Remove salt from recipes whenever possible. You can leave out the salt in many recipes, including casseroles, stews and other main dishes that you cook. Baked goods are generally an exception since leaving out the salt could affect the quality and taste. Use cookbooks that focus on lowering risks of high blood pressure and heart disease to help guide you to sparing the salt without spoiling taste or quality.
Limit use of sodium-laden condiments. Soy sauce, salad dressings, sauces, dips, ketchup, mustard and relish all contain sodium.
Use herbs, spices and other flavorings to enhance foods. Use fresh or dried herbs, spices, zest from citrus fruit, and fruit juices to jazz up your meals. And remember that sea salt has about the same amount of sodium as table salt.
Use salt substitutes wisely. Some salt substitutes or light salts contain a mixture of table salt and other compounds. To achieve that familiar salty taste, you may use too much of the substitute — and get too much sodium. Also, many salt substitutes contain potassium chloride. Although potassium can lessen some of the problems from excess sodium, too much potassium can be harmful if you have kidney problems or if you're taking medications for congestive heart failure or high blood pressure that cause potassium retention.

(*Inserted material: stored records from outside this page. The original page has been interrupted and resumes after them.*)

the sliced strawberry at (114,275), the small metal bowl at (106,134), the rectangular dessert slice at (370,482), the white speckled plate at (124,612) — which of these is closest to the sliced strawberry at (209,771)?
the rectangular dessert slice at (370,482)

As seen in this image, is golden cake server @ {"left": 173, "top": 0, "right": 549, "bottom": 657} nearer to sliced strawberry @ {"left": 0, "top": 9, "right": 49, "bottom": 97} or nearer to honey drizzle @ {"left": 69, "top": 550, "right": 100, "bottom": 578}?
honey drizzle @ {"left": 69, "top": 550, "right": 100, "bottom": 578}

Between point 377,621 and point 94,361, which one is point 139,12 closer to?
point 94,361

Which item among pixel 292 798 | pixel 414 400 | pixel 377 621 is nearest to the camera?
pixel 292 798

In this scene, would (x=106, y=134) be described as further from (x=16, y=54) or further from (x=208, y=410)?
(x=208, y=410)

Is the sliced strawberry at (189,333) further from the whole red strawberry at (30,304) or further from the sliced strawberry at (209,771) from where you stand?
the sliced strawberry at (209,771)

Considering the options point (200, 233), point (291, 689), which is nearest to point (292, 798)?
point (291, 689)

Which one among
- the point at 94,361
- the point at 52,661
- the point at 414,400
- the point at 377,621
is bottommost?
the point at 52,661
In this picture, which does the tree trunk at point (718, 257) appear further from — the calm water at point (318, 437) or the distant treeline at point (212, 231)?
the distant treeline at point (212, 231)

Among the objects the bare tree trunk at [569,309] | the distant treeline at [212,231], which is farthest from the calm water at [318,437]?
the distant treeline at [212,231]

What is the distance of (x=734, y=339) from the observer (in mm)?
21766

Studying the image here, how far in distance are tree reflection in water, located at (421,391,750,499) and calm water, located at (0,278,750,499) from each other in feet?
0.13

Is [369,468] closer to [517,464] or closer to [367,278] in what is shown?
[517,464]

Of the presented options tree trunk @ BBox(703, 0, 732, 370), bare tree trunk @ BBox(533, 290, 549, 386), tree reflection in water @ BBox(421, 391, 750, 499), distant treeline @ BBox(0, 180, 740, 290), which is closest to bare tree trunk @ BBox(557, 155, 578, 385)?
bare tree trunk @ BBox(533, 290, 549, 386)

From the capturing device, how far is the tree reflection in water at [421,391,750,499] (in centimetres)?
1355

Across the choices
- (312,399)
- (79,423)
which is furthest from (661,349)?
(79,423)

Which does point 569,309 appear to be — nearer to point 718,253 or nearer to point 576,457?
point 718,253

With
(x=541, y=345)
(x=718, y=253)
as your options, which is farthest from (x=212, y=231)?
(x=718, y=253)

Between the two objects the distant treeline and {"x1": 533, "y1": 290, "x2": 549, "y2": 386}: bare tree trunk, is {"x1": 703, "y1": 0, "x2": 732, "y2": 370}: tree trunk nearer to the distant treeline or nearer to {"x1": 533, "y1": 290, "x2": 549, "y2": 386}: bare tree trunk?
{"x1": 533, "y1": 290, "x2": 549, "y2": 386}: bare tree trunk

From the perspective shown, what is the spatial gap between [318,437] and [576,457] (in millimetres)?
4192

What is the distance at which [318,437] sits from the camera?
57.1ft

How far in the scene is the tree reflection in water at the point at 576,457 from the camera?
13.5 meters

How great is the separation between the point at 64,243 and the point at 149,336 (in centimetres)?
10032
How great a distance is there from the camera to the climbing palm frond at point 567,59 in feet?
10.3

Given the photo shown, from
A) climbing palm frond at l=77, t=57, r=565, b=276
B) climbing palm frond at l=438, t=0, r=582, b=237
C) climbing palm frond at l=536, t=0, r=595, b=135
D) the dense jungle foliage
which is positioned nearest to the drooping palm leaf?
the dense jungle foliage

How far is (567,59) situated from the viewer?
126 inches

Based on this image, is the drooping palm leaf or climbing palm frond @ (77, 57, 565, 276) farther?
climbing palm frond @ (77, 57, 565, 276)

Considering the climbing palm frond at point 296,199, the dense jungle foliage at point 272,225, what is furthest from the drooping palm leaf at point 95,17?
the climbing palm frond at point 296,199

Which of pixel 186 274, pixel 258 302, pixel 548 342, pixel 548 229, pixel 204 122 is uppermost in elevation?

Your taste for salt is acquired, so you can learn to enjoy less. Decrease your use of salt gradually and your taste buds will adjust. After a few weeks of cutting back on salt, you probably won't miss it, and some foods may even taste too salty. Start by using no more than 1/4 teaspoon of salt daily — at the table and in cooking. Then throw away the salt shaker. As you use less salt, your preference for it diminishes, allowing you to enjoy the taste of the food itself, with heart-healthy benefits.